The final chapters warn of internal threats to the American empire, its “feet of clay,” and these, Ferguson argues, are strictly internal. If the American experiment is to perish, he contends, it will not be by the hands of a foreign power or multi-celled terrorist organization. More likely, American domestic instability will exacerbate its problems abroad, and gradually cripple its effectiveness in nation-building. He points, particularly, to the looming fiscal crisis created by our unchecked Social Security and Medicare spending (“By the time they [baby boomers] are all retired…the United States will have doubled the size of its elderly population but increased by barely 15 percent the number of taxpaying workers able to pay for their benefits”) as issues requiring immediate attention.

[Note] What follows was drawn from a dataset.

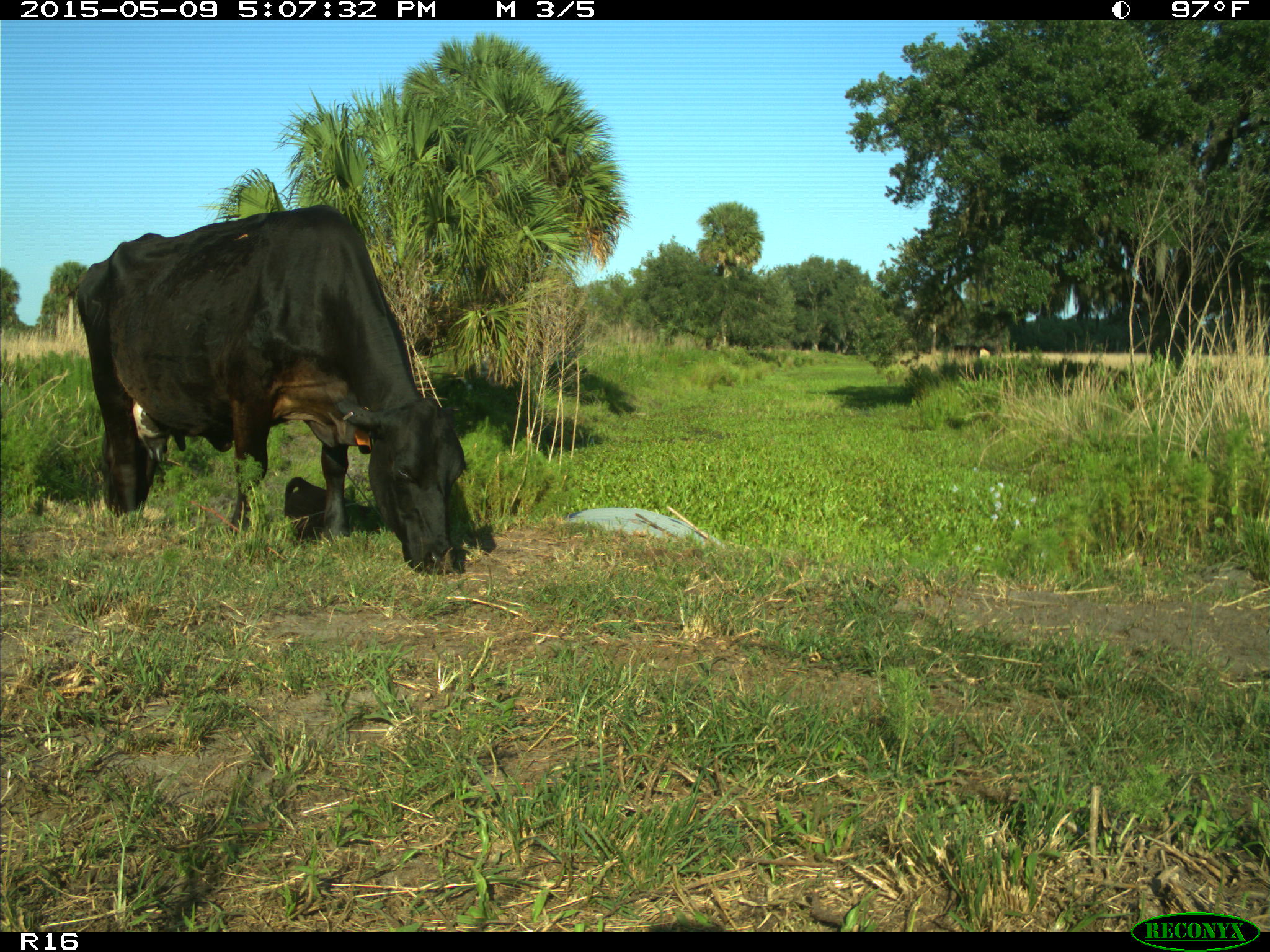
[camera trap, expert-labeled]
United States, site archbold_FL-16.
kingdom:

Colossus does its best to make the case for American empire, first by demonstrating the effectiveness of historical precedents and then by showing their disastrous alternatives, but Ferguson’s arguments are so far-reaching and his eagerness to anticipate his opposition’s objections so great that he often loses sight of his goal or, worse still, ends up weakening his position. At the end of the chapter on American finances, for example, he is less than optimistic that America and its politicians will face their fiscal crisis head on. You cannot found an empire on such doubts. This uncertainty infects the book’s structure, to such an extent that it feels more like a collection of essays haphazardly assembled under a larger argument than a coherent defense of an idea. The result is wonderful reading, replete with interesting scholarship, but insufficiently convincing.